Amazing. You are my hero.


----------



## Emryys (Aug 10, 2007)

Very Nice!


----------



## Soel (Aug 10, 2007)

Thanx for these!


----------



## Ryltar (Aug 10, 2007)

I expect these will see much use in my campaign. Thanks a lot for your work!


----------



## hagor (Aug 10, 2007)

Thanks very much! Great work!

Hagor


----------



## Mytholder (Aug 10, 2007)

Heh. I just had a thought - plug those into Cafepress or something, and you get....Condition Hats! An easy reference for the DM - just look and your players' heads, and see what's wrong with them! Stack hats for multiple effects!


----------



## blargney the second (Aug 10, 2007)

Or print these on buttons, them make your players wear suspenders, and pin the buttons on them!


----------



## Firedancer (Aug 10, 2007)

Excellent work.

I love the slimy toad card!


----------



## Phlebas (Aug 10, 2007)

<Yoink>

ta very much


----------



## Li Shenron (Aug 10, 2007)

Mytholder said:
			
		

> Heh. I just had a thought - plug those into Cafepress or something, and you get....Condition Hats! An easy reference for the DM - just look and your players' heads, and see what's wrong with them!

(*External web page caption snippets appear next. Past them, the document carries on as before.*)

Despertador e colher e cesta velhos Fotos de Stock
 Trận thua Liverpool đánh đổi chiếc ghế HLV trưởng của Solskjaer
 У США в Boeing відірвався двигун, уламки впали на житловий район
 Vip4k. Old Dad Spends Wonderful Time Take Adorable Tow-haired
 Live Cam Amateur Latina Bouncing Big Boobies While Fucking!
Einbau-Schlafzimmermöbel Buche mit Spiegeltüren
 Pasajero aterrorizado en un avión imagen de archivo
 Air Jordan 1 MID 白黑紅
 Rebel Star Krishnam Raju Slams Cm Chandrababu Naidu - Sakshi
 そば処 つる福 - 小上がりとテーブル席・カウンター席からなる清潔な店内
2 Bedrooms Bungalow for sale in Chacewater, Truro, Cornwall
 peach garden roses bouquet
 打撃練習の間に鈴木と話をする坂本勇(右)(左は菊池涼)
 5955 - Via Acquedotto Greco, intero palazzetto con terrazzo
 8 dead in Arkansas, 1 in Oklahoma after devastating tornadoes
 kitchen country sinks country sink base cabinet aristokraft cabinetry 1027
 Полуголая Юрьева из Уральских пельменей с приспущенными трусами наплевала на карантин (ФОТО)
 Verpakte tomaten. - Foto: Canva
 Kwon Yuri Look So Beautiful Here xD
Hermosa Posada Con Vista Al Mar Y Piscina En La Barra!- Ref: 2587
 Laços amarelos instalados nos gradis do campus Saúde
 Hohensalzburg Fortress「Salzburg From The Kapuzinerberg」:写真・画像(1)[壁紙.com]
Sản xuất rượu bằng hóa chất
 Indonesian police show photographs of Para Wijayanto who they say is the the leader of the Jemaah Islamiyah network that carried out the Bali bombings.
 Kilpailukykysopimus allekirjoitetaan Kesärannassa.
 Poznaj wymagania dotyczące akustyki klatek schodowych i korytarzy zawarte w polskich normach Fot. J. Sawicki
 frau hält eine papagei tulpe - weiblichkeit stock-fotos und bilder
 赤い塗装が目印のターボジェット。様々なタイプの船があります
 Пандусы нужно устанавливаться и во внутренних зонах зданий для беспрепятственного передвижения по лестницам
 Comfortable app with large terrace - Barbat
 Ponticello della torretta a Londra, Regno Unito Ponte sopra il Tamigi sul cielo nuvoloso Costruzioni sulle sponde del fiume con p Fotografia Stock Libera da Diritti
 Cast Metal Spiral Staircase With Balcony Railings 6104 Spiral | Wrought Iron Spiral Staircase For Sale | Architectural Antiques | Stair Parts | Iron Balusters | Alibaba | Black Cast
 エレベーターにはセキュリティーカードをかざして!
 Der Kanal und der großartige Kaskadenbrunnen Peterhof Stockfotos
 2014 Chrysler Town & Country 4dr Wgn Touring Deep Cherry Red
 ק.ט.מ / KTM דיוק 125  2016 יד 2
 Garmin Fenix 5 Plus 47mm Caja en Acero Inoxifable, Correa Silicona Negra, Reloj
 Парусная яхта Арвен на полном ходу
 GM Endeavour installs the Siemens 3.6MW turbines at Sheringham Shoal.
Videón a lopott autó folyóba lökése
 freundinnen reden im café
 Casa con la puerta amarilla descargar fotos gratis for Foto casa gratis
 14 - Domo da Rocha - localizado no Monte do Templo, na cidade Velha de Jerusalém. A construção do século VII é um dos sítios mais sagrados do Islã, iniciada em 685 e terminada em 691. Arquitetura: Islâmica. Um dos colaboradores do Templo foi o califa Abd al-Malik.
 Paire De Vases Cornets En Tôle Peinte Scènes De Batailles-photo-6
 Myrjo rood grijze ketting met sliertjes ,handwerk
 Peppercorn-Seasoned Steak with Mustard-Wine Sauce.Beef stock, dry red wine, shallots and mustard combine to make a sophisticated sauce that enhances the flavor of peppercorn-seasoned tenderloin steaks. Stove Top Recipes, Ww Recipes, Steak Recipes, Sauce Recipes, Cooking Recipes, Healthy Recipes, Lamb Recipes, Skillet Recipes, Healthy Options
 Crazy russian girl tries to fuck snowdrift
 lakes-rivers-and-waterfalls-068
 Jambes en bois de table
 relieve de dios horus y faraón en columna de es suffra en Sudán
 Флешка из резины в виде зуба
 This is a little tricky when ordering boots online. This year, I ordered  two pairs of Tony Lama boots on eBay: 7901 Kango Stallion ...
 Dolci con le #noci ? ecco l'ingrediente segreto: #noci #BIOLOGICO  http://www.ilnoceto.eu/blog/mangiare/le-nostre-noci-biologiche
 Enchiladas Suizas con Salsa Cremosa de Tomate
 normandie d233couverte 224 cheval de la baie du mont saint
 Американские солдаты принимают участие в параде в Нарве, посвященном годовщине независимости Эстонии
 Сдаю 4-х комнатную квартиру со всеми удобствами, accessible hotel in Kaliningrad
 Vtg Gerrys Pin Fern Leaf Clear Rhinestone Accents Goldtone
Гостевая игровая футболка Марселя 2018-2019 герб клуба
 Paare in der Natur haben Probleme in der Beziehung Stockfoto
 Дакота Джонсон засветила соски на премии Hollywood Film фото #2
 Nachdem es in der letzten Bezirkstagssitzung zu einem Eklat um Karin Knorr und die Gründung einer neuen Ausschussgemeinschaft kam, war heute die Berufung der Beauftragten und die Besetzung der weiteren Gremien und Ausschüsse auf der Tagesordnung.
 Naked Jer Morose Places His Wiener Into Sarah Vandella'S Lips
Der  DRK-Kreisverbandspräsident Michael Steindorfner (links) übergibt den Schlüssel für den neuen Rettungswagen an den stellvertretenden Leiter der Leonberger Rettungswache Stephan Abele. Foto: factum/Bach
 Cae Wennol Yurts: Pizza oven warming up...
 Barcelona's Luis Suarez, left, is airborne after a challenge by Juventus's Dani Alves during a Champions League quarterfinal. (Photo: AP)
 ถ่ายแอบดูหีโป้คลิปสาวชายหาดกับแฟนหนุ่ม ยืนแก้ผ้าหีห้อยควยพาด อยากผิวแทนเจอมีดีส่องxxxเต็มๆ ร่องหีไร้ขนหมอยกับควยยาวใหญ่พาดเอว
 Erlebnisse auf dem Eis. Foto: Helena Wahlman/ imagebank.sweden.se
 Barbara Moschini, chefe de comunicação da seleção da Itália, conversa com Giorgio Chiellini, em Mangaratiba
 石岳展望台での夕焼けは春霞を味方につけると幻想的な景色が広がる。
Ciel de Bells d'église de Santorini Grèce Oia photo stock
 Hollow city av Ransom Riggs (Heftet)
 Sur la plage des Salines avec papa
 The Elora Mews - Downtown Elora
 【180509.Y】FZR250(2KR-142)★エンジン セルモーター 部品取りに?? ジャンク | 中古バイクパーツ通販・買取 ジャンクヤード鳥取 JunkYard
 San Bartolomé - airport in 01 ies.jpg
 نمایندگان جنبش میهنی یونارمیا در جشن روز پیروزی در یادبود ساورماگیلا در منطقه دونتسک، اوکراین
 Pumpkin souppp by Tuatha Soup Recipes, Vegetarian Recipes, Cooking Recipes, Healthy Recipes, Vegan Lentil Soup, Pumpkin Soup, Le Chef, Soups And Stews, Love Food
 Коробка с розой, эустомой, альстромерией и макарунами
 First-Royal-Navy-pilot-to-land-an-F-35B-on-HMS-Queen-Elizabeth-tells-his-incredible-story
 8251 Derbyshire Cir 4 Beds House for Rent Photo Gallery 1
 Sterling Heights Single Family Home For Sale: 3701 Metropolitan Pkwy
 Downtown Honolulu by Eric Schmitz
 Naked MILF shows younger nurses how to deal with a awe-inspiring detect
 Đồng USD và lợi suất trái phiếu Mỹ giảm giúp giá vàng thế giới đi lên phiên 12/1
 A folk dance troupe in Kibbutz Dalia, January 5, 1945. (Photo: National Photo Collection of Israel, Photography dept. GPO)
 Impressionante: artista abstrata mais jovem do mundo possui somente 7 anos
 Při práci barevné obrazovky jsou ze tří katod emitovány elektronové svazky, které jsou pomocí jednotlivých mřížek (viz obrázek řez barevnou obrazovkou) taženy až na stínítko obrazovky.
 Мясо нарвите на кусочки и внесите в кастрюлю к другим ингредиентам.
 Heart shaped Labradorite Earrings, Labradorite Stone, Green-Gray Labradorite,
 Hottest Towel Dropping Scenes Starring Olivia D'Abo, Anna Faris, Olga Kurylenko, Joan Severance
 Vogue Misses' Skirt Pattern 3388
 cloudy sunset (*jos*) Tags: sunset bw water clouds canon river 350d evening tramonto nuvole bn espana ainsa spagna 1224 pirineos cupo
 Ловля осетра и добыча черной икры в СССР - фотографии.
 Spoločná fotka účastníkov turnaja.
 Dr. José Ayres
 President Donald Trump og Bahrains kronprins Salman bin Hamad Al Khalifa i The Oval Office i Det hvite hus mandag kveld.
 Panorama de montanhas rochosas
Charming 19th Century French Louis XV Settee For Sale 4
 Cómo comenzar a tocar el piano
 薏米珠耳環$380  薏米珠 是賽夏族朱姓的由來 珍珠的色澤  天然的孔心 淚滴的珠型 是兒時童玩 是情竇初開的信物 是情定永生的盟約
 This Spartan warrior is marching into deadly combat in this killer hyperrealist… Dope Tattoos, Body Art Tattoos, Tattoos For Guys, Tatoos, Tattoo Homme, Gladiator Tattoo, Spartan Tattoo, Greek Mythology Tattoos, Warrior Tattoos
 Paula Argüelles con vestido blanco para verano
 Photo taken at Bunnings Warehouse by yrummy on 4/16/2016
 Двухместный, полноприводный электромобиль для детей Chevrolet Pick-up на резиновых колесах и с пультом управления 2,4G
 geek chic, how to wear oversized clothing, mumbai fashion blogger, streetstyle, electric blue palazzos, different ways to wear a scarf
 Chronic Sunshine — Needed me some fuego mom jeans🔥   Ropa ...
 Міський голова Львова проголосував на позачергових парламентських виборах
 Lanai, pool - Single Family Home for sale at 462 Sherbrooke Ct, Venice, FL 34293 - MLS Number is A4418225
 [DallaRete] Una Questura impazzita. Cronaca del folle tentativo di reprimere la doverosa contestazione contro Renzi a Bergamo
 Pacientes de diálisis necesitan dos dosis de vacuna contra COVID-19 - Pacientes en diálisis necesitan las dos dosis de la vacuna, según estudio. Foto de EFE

Stack hats for multiple effects!




 and what about directly print them on the players' forehead? 

BTW, add another deserved THANK YOU to the list!


----------



## cwhs01 (Aug 10, 2007)

very cool. very usable.

now i just need to find something similar for combat actions such as grapple, bullrush, disarm etc. Anyone know of such a thing?


----------



## ThirdWizard (Aug 10, 2007)

Sweet! I'll have these printed out and ready for use this Saturday!


----------



## Hussar (Aug 10, 2007)

Thankees sah.  You are a prince!  ((Or princess, whichever.... sigh...))


----------



## Ambrus (Aug 10, 2007)

Hey I'm on ENworld's front page. Neat! With over seven hundred downloads in less than a day, I guess the cards are a hit. Thanks for all the kind words everybody. 


			
				cwhs01 said:
			
		

> now i just need to find something similar for combat actions such as grapple, bullrush, disarm etc. Anyone know of such a thing?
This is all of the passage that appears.